:: Yang Diminta ::
Dalam kalimat yang diawali "Segala puji bagi Allah" pada teks tentang ritual Islam dalam dunia pendidikan, sebutkan semua tindakan yang dinyatakan "kami" lakukan terhadap Allah.

:: Kutipan Dokumen ::
..........

Jumat, 07 November 2008

Ritual Islam

Ritual Islam dalam Dunia Pendidikan

Segala puji bagi Allah, kami memuji-Nya, memohon pertolongan-Nya dan berlindung kepada-Nya dari keburukan jiwa dan perbuatan kami. Barangsiapa yang ditunjuki Allah maka tidak ada yang menyesatkannya, dan barangsiapa yang disesatkan maka tidak ada yang akan menunjukinya. Aku bersaksi bahwa tidak ada Rabb yang berhak disembah selain Allah semata, tiada sekutu bagi-Nya, dan aku bersaksi bahwa Muhammad  adalah hamba-Nya dan utusan-Nya, semoga Allah melimpahkan shalawat dan salam kepadanya.
Amma ba’du.
Kini, seperti diketahui, tongkat komando peradaban berada di dunia barat. Keterpurukan dan keterbelakangan begitu lekat di tubuh umat ini. Kejahilan umat Islam terhadap ajaran agamanya luar biasa akutnya.
“Mereka berkehendak memadamkan cahaya (agama) Allah dengan mulut (ucapan- ucapan) mereka, dan Allah tidak menghendaki selain menyempurnakan cahaya-Nya, walaupun orang-orang yang kafir tidak menyukai.” (At-Taubah : 32)

..........

:: Kumpulan Materi ::
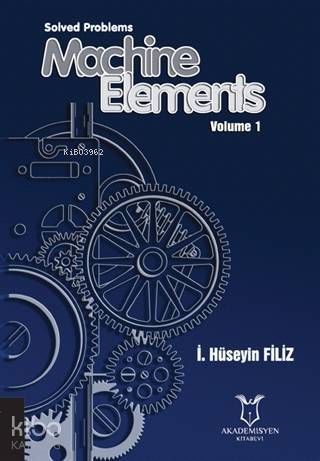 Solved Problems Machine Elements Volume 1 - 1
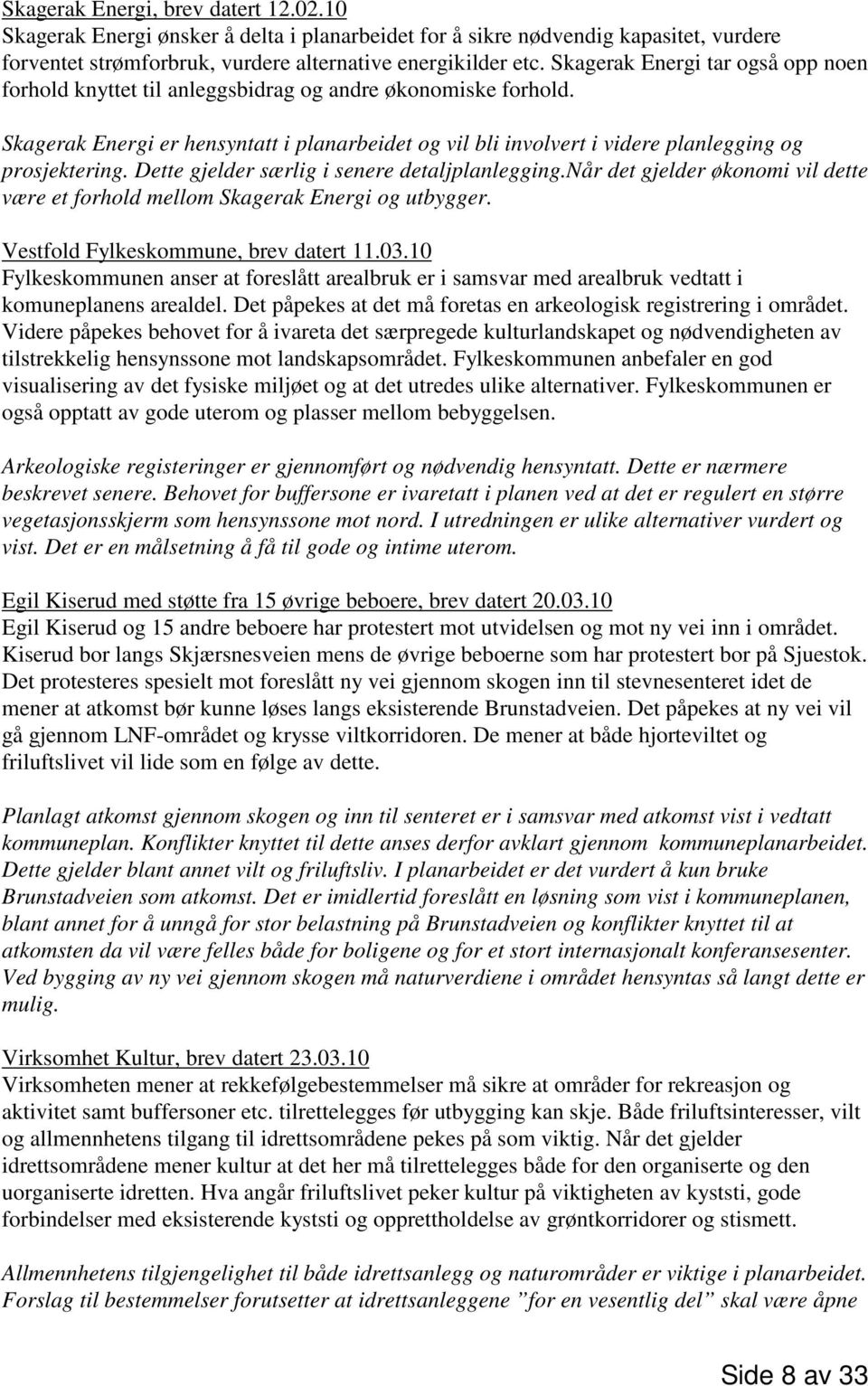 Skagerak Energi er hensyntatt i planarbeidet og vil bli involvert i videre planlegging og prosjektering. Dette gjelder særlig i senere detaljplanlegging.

..........

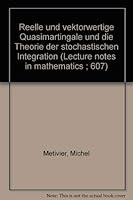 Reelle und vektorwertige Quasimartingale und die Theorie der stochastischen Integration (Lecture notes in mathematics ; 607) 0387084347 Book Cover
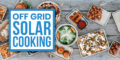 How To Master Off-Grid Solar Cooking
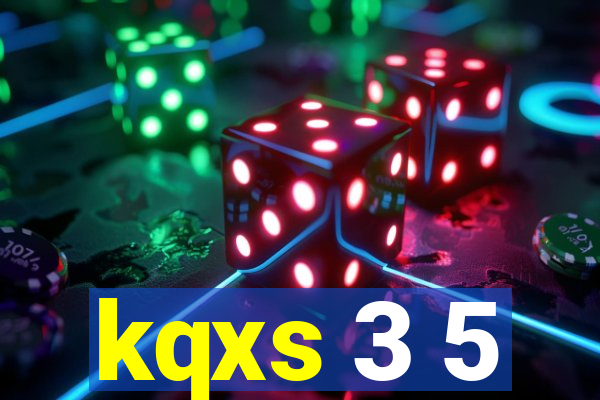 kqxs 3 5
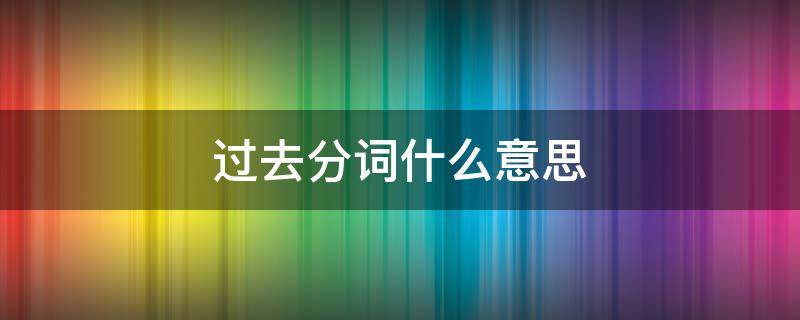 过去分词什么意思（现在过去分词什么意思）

..........

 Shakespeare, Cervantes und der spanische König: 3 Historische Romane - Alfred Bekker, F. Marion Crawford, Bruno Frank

..........

:: Penyelesaian Tugas ::
1. Memuji-Nya.
2. Memohon pertolongan-Nya.
3. Berlindung kepada-Nya dari keburukan jiwa dan perbuatan kami.